REQUEST: Reproduce the lines of the records below word for word, from the line containing "Is concrete ventilation" up to and including the line containing "0.21 metres".

[Dataset excerpt]
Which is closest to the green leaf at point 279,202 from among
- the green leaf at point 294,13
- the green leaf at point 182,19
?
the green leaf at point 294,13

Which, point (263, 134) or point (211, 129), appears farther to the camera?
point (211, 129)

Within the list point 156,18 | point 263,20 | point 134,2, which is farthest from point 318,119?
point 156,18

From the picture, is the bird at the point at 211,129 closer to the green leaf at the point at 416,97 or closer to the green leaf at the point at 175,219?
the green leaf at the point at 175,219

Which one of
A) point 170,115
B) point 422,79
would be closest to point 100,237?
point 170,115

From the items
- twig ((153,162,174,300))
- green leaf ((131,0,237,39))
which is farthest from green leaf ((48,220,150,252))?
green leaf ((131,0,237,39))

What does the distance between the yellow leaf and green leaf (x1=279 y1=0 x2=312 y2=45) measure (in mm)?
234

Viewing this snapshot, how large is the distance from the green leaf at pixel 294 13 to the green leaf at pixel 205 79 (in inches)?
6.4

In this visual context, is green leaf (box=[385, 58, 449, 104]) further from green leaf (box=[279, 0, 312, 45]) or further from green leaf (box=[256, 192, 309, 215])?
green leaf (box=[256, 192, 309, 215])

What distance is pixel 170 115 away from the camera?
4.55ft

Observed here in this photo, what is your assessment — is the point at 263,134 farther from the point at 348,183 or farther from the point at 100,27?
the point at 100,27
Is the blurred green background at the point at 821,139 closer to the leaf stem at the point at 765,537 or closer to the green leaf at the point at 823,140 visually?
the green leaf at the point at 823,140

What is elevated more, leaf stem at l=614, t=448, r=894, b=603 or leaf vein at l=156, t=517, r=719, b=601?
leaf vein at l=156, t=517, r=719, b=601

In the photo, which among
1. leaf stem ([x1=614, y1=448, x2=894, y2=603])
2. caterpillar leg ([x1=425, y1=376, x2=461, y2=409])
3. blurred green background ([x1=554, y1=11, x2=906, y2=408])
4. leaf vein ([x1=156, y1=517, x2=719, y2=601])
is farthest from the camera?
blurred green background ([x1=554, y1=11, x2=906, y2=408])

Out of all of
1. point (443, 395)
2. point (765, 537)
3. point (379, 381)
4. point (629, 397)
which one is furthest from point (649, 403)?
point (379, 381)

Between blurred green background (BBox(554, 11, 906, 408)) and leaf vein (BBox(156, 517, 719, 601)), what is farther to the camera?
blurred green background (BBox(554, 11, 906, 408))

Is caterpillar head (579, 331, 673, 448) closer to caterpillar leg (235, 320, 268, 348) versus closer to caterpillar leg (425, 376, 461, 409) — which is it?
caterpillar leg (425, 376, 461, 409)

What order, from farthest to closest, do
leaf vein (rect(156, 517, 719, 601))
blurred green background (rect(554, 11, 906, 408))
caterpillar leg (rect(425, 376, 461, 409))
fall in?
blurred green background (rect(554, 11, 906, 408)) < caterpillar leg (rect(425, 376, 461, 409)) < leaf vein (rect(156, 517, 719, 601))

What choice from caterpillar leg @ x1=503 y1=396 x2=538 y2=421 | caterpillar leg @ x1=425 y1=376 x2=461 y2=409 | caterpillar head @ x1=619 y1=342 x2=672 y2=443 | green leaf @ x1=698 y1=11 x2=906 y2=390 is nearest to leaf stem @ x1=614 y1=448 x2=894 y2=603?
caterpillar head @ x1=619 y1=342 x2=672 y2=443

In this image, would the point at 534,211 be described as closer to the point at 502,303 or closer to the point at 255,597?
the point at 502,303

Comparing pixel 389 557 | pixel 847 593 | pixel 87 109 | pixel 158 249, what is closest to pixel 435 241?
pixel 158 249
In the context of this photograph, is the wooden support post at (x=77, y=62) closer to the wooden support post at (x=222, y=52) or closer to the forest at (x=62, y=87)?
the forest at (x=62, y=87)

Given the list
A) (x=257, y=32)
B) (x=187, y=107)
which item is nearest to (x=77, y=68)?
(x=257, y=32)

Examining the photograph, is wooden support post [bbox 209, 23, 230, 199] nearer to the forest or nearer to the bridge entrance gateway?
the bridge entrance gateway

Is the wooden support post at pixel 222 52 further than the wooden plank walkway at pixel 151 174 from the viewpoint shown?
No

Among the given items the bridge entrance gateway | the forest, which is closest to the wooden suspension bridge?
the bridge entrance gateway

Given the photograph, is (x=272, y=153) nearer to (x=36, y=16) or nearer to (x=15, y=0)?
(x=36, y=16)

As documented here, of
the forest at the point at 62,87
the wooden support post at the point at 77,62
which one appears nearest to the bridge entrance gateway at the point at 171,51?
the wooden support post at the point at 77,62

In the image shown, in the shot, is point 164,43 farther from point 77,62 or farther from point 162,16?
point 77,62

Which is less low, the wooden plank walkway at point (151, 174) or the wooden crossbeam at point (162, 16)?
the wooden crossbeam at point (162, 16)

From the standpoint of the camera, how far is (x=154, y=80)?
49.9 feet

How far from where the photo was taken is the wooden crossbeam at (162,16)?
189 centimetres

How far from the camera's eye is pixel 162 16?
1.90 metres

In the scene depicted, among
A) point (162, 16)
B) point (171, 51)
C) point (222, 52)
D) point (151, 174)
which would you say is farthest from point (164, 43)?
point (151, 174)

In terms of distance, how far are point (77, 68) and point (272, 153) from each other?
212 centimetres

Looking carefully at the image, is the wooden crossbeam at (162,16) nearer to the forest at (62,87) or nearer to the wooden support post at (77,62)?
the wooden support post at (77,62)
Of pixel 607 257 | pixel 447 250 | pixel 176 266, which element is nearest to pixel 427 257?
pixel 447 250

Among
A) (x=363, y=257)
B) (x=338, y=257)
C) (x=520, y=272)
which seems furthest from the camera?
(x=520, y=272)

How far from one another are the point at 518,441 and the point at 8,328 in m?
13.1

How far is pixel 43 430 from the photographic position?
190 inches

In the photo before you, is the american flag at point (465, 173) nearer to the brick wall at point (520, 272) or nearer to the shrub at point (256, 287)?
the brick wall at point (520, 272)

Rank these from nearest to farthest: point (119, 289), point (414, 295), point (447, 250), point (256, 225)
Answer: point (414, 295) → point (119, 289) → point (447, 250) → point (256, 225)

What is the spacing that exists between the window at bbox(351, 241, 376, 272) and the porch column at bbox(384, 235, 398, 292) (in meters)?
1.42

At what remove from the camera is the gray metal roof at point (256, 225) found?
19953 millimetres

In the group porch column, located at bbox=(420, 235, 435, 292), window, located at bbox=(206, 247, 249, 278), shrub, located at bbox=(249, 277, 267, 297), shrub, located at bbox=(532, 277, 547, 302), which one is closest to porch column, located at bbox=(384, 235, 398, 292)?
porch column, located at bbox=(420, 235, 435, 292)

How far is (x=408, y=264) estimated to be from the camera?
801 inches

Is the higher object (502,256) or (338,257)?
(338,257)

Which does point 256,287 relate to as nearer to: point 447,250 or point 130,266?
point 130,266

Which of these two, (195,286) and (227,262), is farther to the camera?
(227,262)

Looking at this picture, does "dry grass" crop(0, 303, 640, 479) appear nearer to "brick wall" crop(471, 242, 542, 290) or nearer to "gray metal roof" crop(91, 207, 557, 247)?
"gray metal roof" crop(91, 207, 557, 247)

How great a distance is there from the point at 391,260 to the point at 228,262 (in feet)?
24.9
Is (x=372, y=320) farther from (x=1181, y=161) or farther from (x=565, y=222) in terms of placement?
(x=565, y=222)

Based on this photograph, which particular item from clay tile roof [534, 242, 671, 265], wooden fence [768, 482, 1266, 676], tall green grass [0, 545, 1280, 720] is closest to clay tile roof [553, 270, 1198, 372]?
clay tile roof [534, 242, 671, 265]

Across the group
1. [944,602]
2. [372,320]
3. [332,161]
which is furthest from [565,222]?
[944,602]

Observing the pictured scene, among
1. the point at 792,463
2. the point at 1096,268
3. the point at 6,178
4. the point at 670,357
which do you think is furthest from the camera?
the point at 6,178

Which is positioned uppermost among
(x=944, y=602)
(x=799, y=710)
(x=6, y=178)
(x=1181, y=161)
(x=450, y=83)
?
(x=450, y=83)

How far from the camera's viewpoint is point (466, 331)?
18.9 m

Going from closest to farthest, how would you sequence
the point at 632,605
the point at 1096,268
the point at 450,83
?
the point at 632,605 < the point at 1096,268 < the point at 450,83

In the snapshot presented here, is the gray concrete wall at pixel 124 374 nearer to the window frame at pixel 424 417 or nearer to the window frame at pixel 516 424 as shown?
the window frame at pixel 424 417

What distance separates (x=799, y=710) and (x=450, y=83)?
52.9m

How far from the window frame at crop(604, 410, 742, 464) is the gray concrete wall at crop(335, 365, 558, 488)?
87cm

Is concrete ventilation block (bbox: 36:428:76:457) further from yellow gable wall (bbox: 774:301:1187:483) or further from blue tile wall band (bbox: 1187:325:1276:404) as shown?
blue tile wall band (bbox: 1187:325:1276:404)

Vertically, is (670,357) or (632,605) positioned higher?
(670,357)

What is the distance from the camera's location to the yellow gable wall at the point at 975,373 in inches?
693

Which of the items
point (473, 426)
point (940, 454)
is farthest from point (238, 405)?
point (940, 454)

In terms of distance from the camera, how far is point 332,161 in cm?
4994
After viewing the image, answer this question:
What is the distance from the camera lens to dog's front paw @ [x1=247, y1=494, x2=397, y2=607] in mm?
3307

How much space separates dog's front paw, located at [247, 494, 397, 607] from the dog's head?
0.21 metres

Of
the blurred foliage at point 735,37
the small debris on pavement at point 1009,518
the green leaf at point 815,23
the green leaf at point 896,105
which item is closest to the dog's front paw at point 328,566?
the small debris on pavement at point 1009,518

CORRECT RESPONSE:
Is concrete ventilation block (bbox: 36:428:76:457) further from yellow gable wall (bbox: 774:301:1187:483) or further from blue tile wall band (bbox: 1187:325:1276:404) as shown?
blue tile wall band (bbox: 1187:325:1276:404)

Vertically, is (670,357) or (632,605) positioned higher?
(670,357)

What is the distance from the camera's location to the yellow gable wall at the point at 975,373 in inches?
693

Which of the items
point (473, 426)
point (940, 454)
is farthest from point (238, 405)?
point (940, 454)

In terms of distance from the camera, how far is point 332,161 in cm?
4994
After viewing the image, answer this question:
What is the distance from the camera lens to dog's front paw @ [x1=247, y1=494, x2=397, y2=607] in mm?
3307

How much space separates dog's front paw, located at [247, 494, 397, 607] from the dog's head?
0.21 metres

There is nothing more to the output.